The church was crammed full of relations belonging
to the children. There were mothers, fathers, uncles, aunts, grandparents…but it was the hurt look on her daughter’s uncomprehending face that jerked Lizzie awake and caused her to run to the bathroom adjoining the dormitory and vomit into the bowl.
‘What is it?’ Celia said, standing in the doorway. ‘Bit late in the day for morning sickness?’
What was the point of telling her? There was no point in complaining in this place, so she shrugged. ‘Don’t know. Could be anything.’
‘You all right now?’
Lizzie was far from all right and the bad taste stayed in her mouth all day. Being Sunday, there was no cleaning and laundry work. Instead, the girls sat in two circles, with a nun and older woman or two in each circle to ensure there would be no inane chatter between them and who read passages out of the bible while the girls hemmed sheets and darned holes in clothes and stockings.
Lizzie would have preferred work where she wouldn’t have had time to think or brood, for the constant thoughts of her children, particularly Niamh that day, could bring tears to her eyes. She was careful not to let anyone see this for she’d have hated the nuns to have something to mock, and she knew that if she wanted to survive this, she had to get a grip on herself.
Every morning at five o’clock, the girls were roused. Sleepy-eyed, they dressed beneath their nightdresses and filed down to Mass in the chapel. After Mass there was breakfast and after breakfast there were prayers. They began work at seven.
Some girls were assigned to the kitchens and some for cleaning duties, but most went to the laundry where they worked until twelve o’clock when they had their dinner. The regime was harsh and the work hard, but if the nuns had ever spoken kindly, smiled, allowed the girls to talk a little, it would have been more bearable.
Here, if you saw a nun smile it was because someone was going to catch it or be made fun of. And if they were, you had to stay silent, for to try to support the person brought worse punishment down on your own head. You learnt to keep your head lowered and look out just for yourself, knowing that one day it would be your turn to be mocked, ridiculed or beaten, and no one would come to your aid either.
Saturday night was bath time and a time for Sister Maria and Sister Clement to have fun at the girls’ expense. They mocked their bodies and compared and laughed at them and often made them run on the spot, noting whose breasts bounced the more or whose bottom was more wobbly. For Millie and Cora, who looked as if they were ready to deliver any day, you could see this running and jumping up and down was causing them severe discomfort, but Lizzie didn’t say anything and neither did anyone else. Lizzie supposed the heavy work in the laundry didn’t help either, but no allowance was made here for pregnancy, and Lizzie knew her time would come when the baby would lie heavy on her and everything would be an effort and she would have to cope as these girls did.
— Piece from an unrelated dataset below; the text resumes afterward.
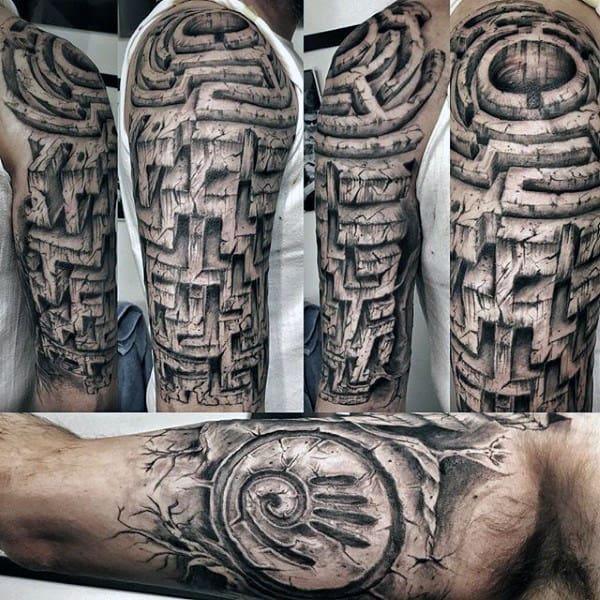 Stone Maze Mens 3d Half Sleeve Amazing Tattoos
The following Friday, two letters arrived at the farmhouse for Lizzie. ‘Put them in the fire,’ Seamus said gruffly. ‘Burn them.’
‘We can’t do that,’ Johnnie said.
‘Hush, we don’t want the weans to know,’ Catherine cautioned both men.
‘Well,’ Seamus challenged his son, but in a lower voice, ‘what would you have us do, send them along to her?’
‘Aye, maybe we should. We can’t just ignore them.’
‘Why not?’ Seamus growled.
‘Look,’ Johnnie said. ‘If you want to pretend Lizzie doesn’t exist that’s fine. I personally think you’re wrong, but I’ll live with your decision. But other people won’t know this and maybe it will be suspicious to them if they receive no reply to the letters they send. We should at least open them and see who they’re from.’
Seamus looked across at Catherine and she shrugged. ‘Johnnie has a point, but not now. We’ll open them when the weans are out the way, especially Niamh, she’s too knowing altogether.’
Niamh was too knowing, and needed to find out why her mother hadn’t been there at her First Communion as she had promised she would be. Wasn’t there someone else who could have looked after her other granny for a few days? It wasn’t much to ask. But she knew she’d get no answer to these questions if she were to ask her granny, and not even her Uncle Johnnie seemed to want to talk and speculate about her mammy like he used to before.
So, unknown to any of them, she had written to their house at home. She didn’t know if her mother was there or at her grandmother’s house, but she worked out that her mother would have to go home sometimes, and so she said as she came into the room dressed for school, ‘Any letters?’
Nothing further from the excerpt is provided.